(Excerpted text):
===============

Distributed File Systems

  • Sun Network File System (NFS)
  • Server crash recovery
    • design of network protocol

Distributed Systems

  • Client/Server
    • One Server
  • Replicated Servers
    • Many servers

Different Than “local” System?

  • machine crash
  • network lose packets
  • performance latency, bandwidth
  • resource sharing policies

NFS

  • Basics
  • Protocol
  • from protocol to FS API
  • idempotency: key to failure handling
  • performance: caching

Server Crashes: How to Handle?

  • lead to unavailibility
  • key idea: when there is a problem => retry
  • File Handle 3 parts:
    • <volume#, inode #, generation #>
    • volume: which fs?
    • inode: which file?
    • generation: updated on delete

Protocol:

  • request have all info needed to complete operation (“statelessness”)

NFS Protocol

  • read(file handle, offset, size)
    • return error code, data
  • write(fh, data, offset, size)
    • return error rate
  • create(parent file handle, name)
  • lookup(parent fh, name)
    • return file handle of name

Example

  • open file + read it
  • int fd = open("/a/b.txt", O_RDONLY);
    read(fd, buffer, size);
    
  • assume: client has root directory file handle
  • open:
  • lookup(root fh, "a")

===============

[Stored records]

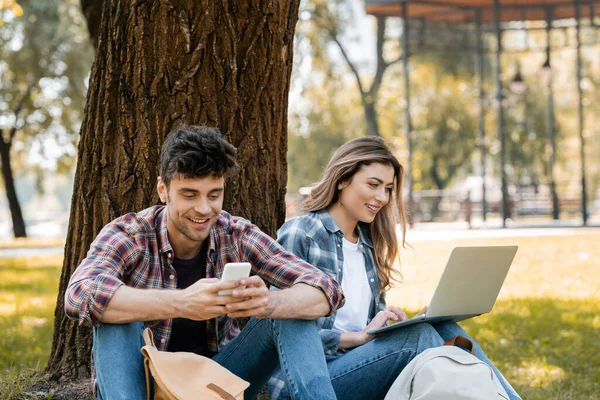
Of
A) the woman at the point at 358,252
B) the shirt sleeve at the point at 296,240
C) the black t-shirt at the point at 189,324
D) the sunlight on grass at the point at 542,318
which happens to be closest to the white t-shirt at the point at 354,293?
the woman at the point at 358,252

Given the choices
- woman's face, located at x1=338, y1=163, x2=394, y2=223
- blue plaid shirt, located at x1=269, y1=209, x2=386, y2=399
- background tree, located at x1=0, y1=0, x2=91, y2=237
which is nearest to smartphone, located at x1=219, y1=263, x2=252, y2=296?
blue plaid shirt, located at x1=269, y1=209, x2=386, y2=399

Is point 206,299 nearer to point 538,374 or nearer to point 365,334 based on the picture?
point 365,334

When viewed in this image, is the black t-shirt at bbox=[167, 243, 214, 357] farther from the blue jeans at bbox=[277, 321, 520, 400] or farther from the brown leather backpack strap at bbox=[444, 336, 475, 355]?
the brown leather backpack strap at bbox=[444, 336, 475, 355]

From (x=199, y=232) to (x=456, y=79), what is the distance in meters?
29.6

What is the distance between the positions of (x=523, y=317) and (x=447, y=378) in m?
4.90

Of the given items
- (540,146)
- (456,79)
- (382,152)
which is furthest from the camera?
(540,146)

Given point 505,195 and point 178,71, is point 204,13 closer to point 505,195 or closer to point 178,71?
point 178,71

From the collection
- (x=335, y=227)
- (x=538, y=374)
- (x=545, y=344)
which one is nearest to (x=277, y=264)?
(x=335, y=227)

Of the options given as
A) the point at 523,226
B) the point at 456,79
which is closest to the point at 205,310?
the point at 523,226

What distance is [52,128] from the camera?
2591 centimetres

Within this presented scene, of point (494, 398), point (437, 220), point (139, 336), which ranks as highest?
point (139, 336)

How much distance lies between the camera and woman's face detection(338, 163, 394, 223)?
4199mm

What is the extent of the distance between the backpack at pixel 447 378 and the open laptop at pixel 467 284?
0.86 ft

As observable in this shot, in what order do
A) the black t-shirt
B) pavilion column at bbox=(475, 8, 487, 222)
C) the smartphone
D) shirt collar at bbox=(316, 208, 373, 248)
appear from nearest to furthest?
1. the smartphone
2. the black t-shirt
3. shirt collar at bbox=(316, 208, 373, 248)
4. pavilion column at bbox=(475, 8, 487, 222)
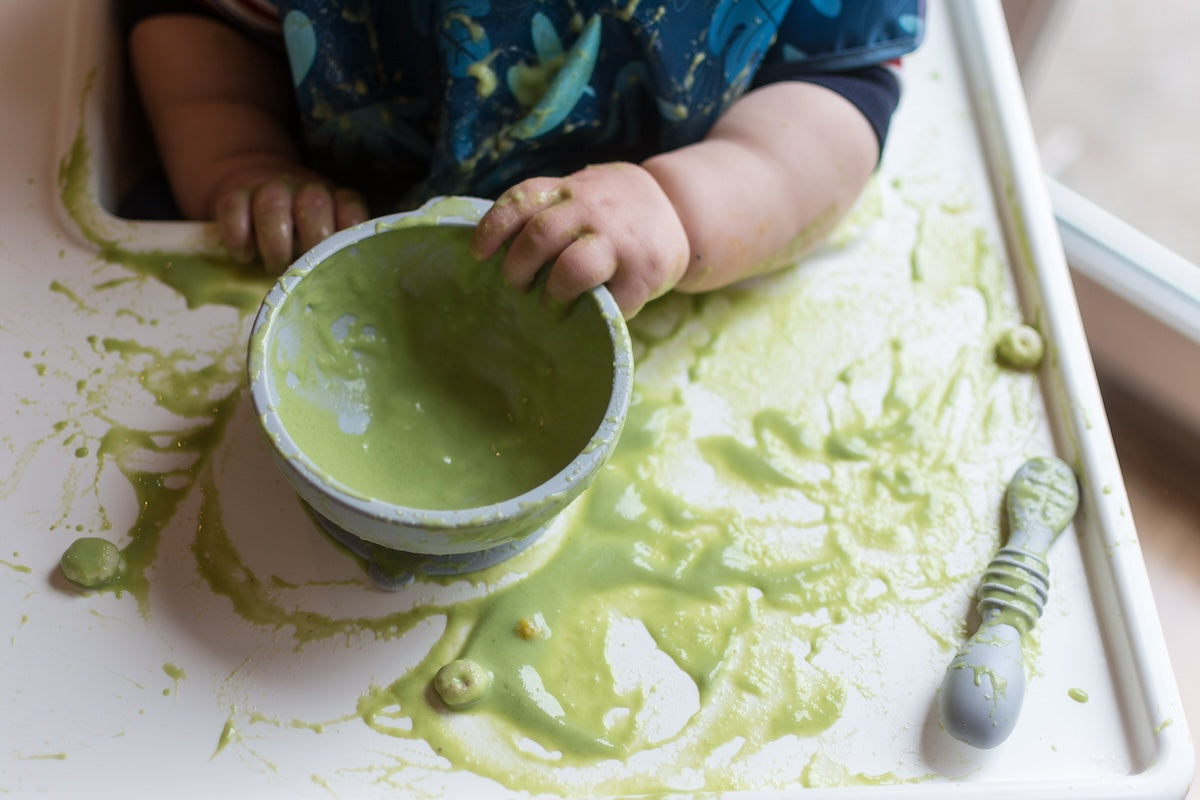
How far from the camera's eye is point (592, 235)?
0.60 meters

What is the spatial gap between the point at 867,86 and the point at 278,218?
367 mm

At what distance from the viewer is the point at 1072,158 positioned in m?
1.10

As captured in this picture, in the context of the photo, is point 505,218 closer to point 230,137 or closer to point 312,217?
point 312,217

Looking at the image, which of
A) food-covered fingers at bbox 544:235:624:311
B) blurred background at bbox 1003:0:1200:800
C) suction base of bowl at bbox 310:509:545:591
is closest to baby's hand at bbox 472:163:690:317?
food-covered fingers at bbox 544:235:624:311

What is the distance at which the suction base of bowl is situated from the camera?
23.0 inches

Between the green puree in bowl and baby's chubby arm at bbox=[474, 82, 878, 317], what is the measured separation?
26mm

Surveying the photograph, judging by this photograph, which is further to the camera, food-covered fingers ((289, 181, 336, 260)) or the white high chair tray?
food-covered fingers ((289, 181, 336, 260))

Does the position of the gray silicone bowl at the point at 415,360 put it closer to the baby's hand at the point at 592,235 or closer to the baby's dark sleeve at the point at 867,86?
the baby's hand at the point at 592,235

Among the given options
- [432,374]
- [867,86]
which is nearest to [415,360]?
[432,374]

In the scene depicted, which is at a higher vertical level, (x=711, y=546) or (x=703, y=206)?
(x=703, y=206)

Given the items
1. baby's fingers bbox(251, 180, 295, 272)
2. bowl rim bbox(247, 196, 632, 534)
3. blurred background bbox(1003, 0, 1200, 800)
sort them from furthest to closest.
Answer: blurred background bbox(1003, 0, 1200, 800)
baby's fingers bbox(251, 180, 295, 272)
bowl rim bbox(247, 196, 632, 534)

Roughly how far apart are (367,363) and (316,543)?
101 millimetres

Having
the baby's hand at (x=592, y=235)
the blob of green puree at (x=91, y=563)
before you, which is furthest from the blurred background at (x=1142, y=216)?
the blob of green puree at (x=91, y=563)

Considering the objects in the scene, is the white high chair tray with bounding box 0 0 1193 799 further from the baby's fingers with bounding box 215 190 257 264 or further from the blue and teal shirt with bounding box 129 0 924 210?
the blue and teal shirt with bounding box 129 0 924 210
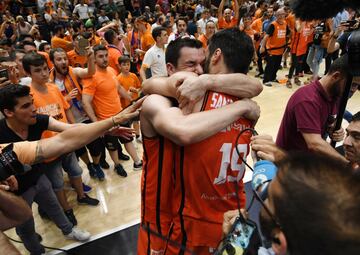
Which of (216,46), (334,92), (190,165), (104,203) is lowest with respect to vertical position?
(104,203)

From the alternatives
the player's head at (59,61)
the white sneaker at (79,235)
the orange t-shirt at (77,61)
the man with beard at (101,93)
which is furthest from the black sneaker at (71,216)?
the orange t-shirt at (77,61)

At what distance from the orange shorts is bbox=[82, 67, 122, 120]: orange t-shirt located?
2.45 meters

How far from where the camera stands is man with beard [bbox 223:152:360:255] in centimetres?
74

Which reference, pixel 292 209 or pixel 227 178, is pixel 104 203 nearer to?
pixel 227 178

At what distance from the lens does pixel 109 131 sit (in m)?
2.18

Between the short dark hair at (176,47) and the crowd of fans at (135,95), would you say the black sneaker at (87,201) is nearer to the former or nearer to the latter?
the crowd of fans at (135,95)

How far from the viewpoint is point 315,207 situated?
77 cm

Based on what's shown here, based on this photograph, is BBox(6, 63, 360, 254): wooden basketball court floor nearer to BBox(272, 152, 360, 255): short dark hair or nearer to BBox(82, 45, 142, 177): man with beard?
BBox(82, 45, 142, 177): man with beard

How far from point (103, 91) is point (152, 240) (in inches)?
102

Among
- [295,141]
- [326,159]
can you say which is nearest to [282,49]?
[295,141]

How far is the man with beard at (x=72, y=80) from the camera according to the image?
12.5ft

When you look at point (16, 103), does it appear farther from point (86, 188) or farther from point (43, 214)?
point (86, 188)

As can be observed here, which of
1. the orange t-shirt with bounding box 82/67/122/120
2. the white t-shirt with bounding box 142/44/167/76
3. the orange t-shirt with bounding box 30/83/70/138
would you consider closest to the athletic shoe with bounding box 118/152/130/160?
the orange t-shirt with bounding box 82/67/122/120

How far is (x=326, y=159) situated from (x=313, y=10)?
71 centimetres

===============

(Do this): Continue the notes on distributed file systems and NFS, starting right after their last line.

(Written answer):
    => a's fh
    lookup(a's fh, "b.txt")
    => b.txt fh
    return fd
    

Crashes

  • Client req lost
  • Server reply lost
  • Server down
  • Uniform approach
    • timeout, retry (wait for a little while)
    • Property: idempotency
      • doing N times same as doing it once

Cache

  • Problems
    • Staleness
    • Visibility
  • Example - Staleness
    • T=1 => C1 read A and place to cache
    • T=2 => C2 write A'
    • T=3 => C1 read A from cache?
  • Example - Visibility
    • C1 write buffer A’ (nobody else know)
  • Solution - Staleness
    • Check with server if data has change before using the cached version
  • Solution - Visibility
    • “flush on close”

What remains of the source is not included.